After seven long years of waiting, the Water Resources and Reform Development Act (WRRDA) has passed both houses of Congress. Once President Obama signs the Act into law, four projects that are part of the Comprehensive Everglades Restoration Plan (CERP) will be authorized and eligible for federal funding.
It is critical that new projects are authorized to continue progress in Everglades restoration. All projects that were authorized in 2007 (the last time this legislation was passed) are under construction, with many elements nearing completion. Work on this next set of projects must begin as soon as possible to help bring life back to the Everglades.
A big congratulations and thank you goes out to all Everglades advocates who worked to make this event a reality. Audubon applauds the impressive bi-partisan effort from Sen. Bill Nelson, Rep. Daniel Webster, Rep. Lois Frankel and others who stood strong for the Everglades.
Unfortunately, the Central Everglades Planning Project (CEPP) is not included in WRRDA. CEPP is Audubon’s top restoration project priority and will finally reconnect the heart of the Everglades, from Lake Okeechobee to Florida Bay. Audubon will need your help to make sure it is not another 7 years before CEPP is authorized. Be sure to follow us on Twitter and Facebook for updates as we advocate for this important project.

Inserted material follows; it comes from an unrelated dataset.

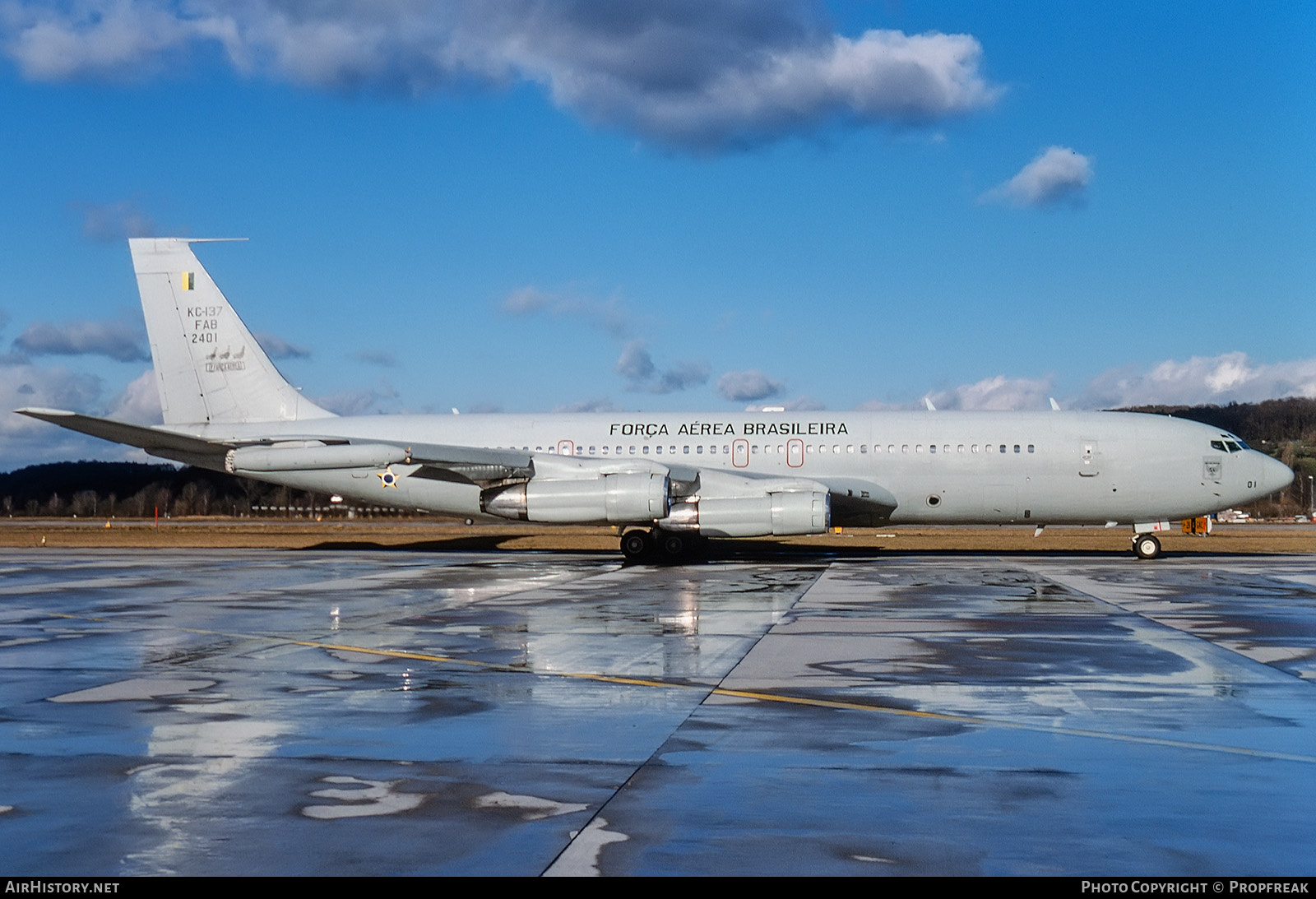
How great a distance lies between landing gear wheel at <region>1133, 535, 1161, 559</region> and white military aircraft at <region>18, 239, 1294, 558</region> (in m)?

Information on the four projects that made the cut:
C-111 Spreader Canal
Utilizing almost a century of Roseate Spoonbill nesting data, Audubon science staff have found that the C-111 Spreader Canal restoration project can have an immediate impact to benefit this iconic species, and all wildlife in Florida Bay.

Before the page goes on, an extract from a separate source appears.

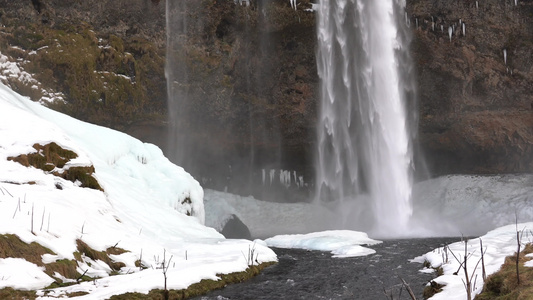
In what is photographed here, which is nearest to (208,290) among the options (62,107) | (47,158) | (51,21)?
(47,158)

Broward County Water Preserve Area
One of the major goals of restoration is to increase the acres of wetland habitat in the Everglades. In the 1990s, Audubon developed a serious of project proposals, including the Broward Water Preserve Areas, to do just that. This is one of the few restoration projects that will truly create new wetlands that serve as foraging habitat for wading birds.
Biscayne Bay Coastal Wetlands
As the only CERP project dedicated to benefiting Biscayne Bay, this effort will rehydrate coastal wetlands and improve the health of this highly productive estuary for birds, commercial fisheries, shrimp, and shellfish. You can learn more about this project by visiting the CERP website.
C-43 Caloosahatchee Reservoir
When water from Lake Okeechobee is scarce, the Caloosahatchee Estuary is in need of another source of freshwater that can balance the delicate salinity levels that create favorable conditions for 40% of Florida’s rare, threatened or endangered species. The C-43 West Basin Storage Reservoir will capture and store basin stormwater, along with a portion of water discharged from Lake Okeechobee.